- Task statement: Extract the part of the lines that starts with the line containing "How far from" and ends with the line containing "3. pixel 277 235", including both of those lines. Reproduce it word for word.
--- start of Data in this exercise ---
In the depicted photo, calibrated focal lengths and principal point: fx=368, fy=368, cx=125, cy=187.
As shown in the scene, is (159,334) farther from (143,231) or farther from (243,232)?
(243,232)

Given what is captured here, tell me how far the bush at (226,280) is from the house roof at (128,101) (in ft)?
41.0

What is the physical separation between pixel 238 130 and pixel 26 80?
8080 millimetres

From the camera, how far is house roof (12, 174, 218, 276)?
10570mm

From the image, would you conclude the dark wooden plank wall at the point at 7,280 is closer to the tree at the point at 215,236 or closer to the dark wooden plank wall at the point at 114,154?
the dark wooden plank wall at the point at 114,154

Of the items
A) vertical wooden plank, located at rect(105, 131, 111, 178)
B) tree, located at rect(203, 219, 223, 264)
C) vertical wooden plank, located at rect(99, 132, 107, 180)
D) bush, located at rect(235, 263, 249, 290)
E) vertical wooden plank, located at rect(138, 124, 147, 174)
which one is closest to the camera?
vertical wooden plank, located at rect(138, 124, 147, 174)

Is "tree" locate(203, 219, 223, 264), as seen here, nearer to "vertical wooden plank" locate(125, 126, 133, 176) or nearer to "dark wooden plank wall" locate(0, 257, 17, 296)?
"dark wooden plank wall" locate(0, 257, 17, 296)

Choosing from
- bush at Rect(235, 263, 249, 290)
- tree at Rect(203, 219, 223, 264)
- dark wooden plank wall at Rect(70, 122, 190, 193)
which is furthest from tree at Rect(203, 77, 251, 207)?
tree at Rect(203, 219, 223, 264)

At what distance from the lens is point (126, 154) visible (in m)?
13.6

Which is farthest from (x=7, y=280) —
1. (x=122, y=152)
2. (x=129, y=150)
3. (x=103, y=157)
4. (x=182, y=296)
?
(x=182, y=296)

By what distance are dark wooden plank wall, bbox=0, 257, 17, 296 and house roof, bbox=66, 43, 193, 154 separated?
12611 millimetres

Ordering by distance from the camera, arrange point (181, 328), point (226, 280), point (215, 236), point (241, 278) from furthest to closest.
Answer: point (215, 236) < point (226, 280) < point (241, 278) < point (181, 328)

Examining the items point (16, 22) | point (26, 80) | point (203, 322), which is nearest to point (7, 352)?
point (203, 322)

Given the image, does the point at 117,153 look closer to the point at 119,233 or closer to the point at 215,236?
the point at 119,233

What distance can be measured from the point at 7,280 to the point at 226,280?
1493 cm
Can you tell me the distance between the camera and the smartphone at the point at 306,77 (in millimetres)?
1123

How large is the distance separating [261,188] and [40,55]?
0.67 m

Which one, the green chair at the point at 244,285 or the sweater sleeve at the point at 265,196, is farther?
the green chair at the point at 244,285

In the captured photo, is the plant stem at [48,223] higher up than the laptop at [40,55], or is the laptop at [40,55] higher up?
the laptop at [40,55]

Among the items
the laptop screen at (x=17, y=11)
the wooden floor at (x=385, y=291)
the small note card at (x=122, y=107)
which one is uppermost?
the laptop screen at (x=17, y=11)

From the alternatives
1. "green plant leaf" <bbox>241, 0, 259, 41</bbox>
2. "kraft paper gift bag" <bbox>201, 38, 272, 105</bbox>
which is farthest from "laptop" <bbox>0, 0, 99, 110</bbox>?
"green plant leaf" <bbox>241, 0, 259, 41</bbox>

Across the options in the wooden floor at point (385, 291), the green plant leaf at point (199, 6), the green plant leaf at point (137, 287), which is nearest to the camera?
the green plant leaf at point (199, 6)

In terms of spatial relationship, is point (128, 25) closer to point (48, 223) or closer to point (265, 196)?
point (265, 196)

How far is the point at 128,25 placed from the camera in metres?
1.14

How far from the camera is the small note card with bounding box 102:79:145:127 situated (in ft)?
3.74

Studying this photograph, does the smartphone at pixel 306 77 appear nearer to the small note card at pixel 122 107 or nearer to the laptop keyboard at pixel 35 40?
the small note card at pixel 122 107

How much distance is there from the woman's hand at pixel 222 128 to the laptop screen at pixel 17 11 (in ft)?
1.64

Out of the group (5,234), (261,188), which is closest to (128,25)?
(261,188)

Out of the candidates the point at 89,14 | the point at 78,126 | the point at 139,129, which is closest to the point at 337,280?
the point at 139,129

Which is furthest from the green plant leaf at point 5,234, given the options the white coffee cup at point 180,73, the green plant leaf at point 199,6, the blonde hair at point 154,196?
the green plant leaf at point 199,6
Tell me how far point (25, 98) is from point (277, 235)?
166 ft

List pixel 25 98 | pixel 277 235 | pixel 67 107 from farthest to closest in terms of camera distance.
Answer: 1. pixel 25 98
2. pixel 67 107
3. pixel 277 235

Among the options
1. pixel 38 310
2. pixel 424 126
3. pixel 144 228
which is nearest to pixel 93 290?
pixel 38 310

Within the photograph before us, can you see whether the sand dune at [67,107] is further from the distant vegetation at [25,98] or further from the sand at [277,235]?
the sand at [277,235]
--- end of Data in this exercise ---
- Exercise answer:
How far from the camera is the small note card with bounding box 102:79:145:127 situated (in ft)?
3.74

Studying this photograph, does the smartphone at pixel 306 77 appear nearer to the small note card at pixel 122 107 or nearer to the laptop keyboard at pixel 35 40?
the small note card at pixel 122 107

How much distance is there from the woman's hand at pixel 222 128 to the laptop screen at pixel 17 11 (in ft)?
1.64

Out of the group (5,234), (261,188), which is closest to (128,25)?
(261,188)

Out of the candidates the point at 89,14 | the point at 78,126 | the point at 139,129, which is closest to the point at 337,280?
the point at 139,129

Which is furthest from the green plant leaf at point 5,234, given the options the white coffee cup at point 180,73, the green plant leaf at point 199,6, the blonde hair at point 154,196?
the green plant leaf at point 199,6
Tell me how far point (25, 98) is from point (277, 235)?
166 ft

List pixel 25 98 | pixel 277 235 | pixel 67 107 from farthest to closest in terms of camera distance.
Answer: 1. pixel 25 98
2. pixel 67 107
3. pixel 277 235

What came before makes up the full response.